ACTIVITY:
Your copy of the listing should be exact and should contain no pictures.

RECORD SET:
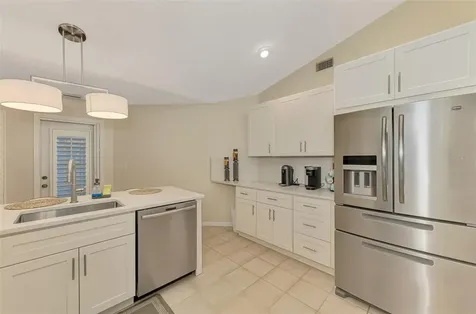 4356 Camino Madera Sarasota FL 34238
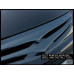 artx led luxury tuning grille hyundai veracruz 2007-13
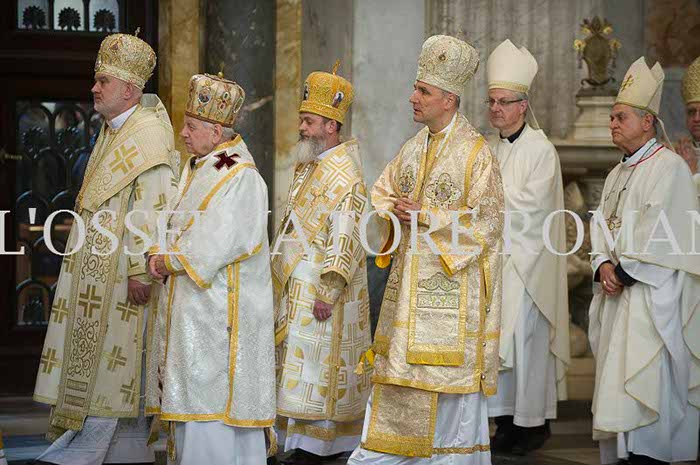 %_tempFileName01409_15042016%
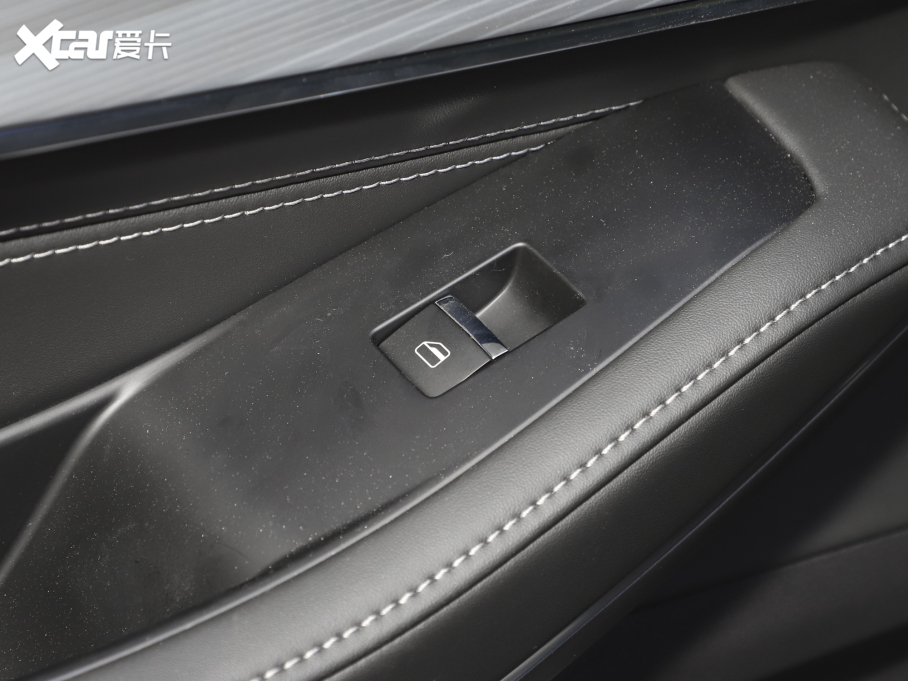 2022;׷L ِ 1.6T DCTӭLw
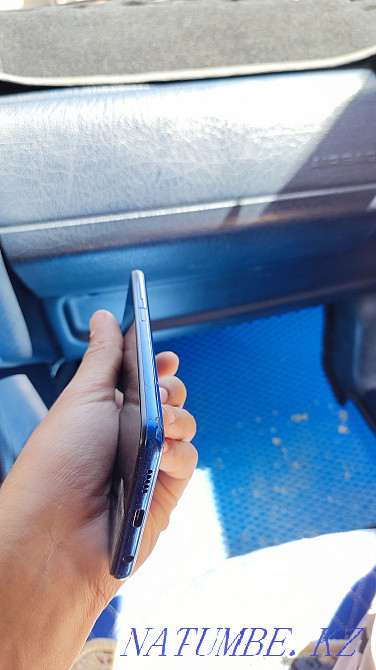 Urgent Poco x3 nfc only sale  - photo 2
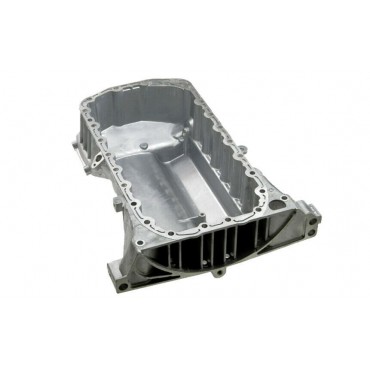 CARTER D'HUILE C4 C5 C8...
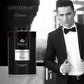 Yardley Men Gentleman Classic Talcum Powder 150g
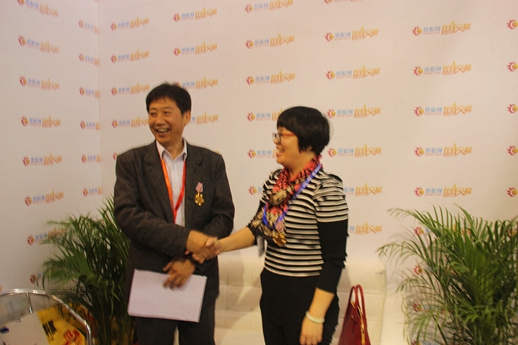 hjc888黄金城·(中国集团)官方网站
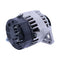 12V 85A Alternator 305-3661 for Caterpillar CAT Skid Steer Loader 247B 257B 216B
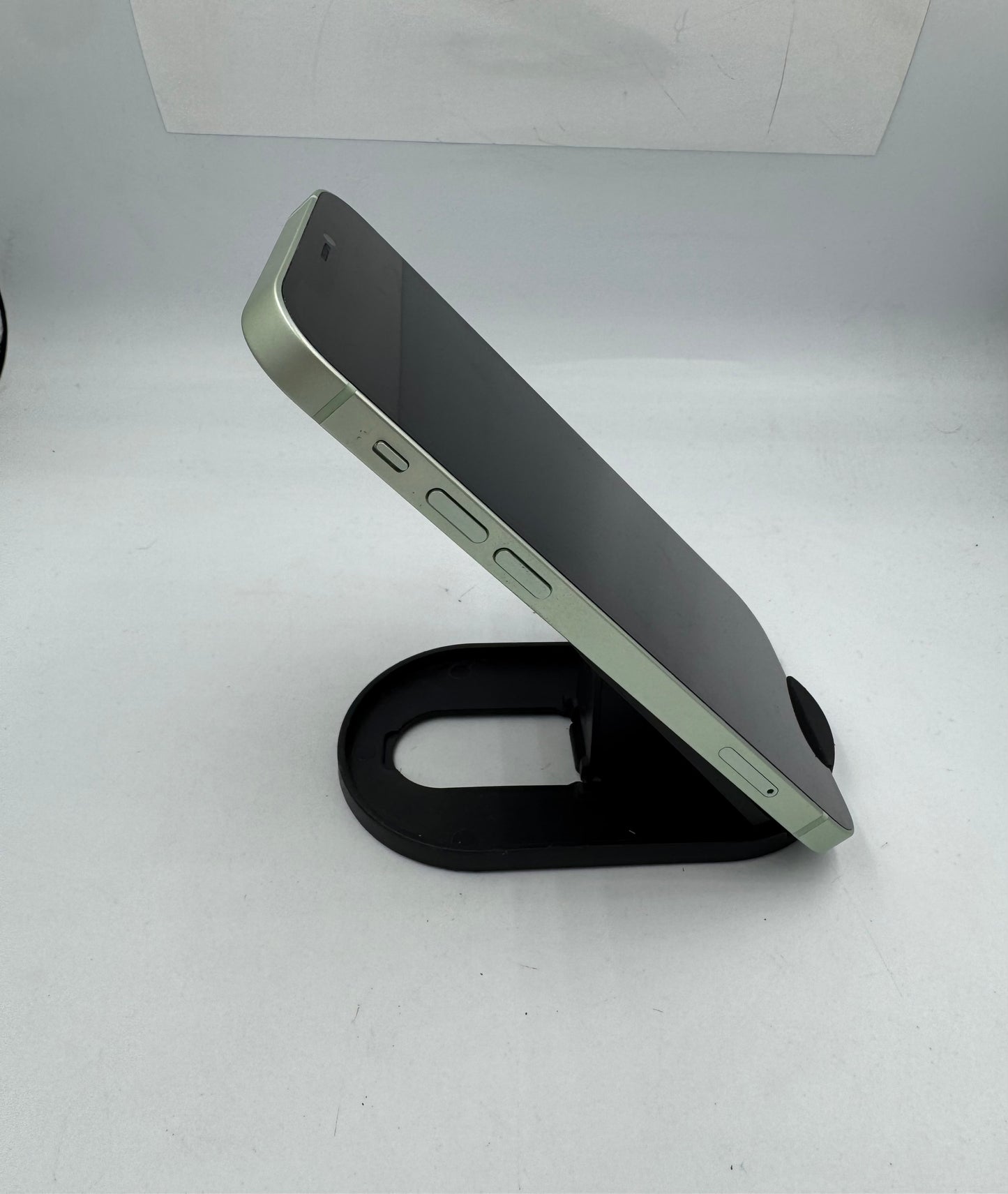 iPhone 12 (Producto ùnico)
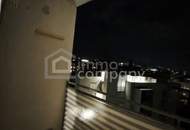 Großzügige Wohnung in bester Lage - Perfekt für Familien! 3 Zimmer, Balkon & top Ausstattung (inkl.Möbel) für nur 195.000€! Viele freie Parkplätze in Hof!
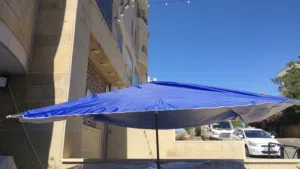 170 m2 3 Bedrooms Apartments for Sale in Ramallah and Al-Bireh Beitunia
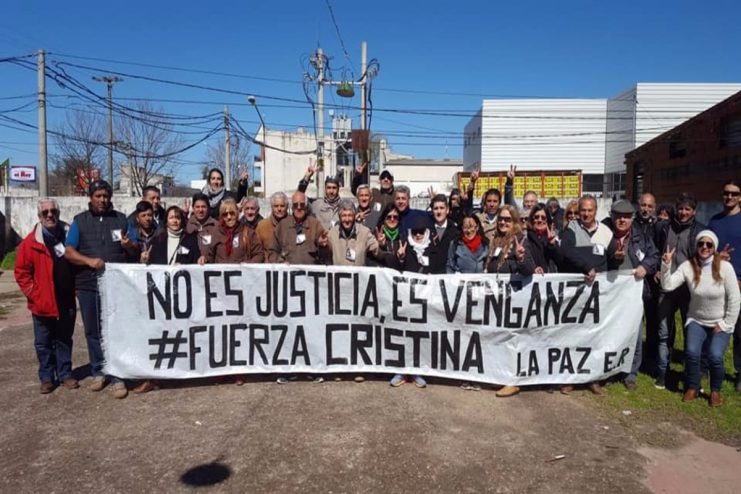 Unidad de Bases (2).jpg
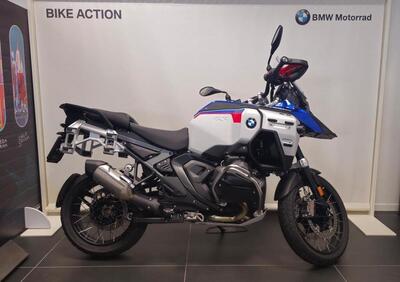 Bmw R 1300 GS (2023 - 25) - Annuncio 9873728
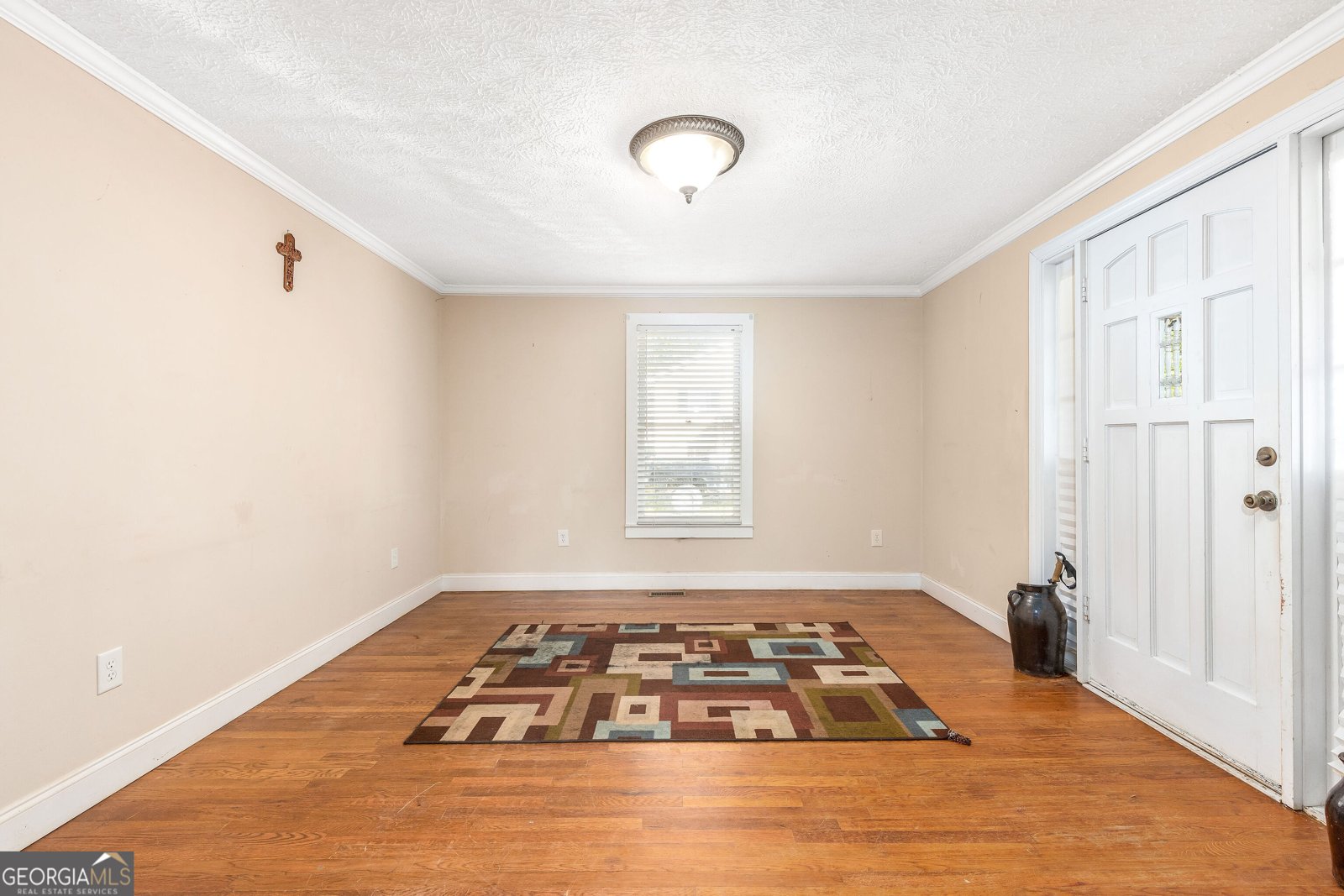 1774 Highway 17 Clarkesville - Photo 13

FINAL ANSWER:
 4356 Camino Madera Sarasota FL 34238
 artx led luxury tuning grille hyundai veracruz 2007-13
 %_tempFileName01409_15042016%
 2022;׷L ِ 1.6T DCTӭLw
 Urgent Poco x3 nfc only sale  - photo 2
 CARTER D'HUILE C4 C5 C8...
 Yardley Men Gentleman Classic Talcum Powder 150g
 hjc888黄金城·(中国集团)官方网站
 12V 85A Alternator 305-3661 for Caterpillar CAT Skid Steer Loader 247B 257B 216B
 iPhone 12 (Producto ùnico)
 Großzügige Wohnung in bester Lage - Perfekt für Familien! 3 Zimmer, Balkon & top Ausstattung (inkl.Möbel) für nur 195.000€! Viele freie Parkplätze in Hof!
 170 m2 3 Bedrooms Apartments for Sale in Ramallah and Al-Bireh Beitunia
 Unidad de Bases (2).jpg
 Bmw R 1300 GS (2023 - 25) - Annuncio 9873728
 1774 Highway 17 Clarkesville - Photo 13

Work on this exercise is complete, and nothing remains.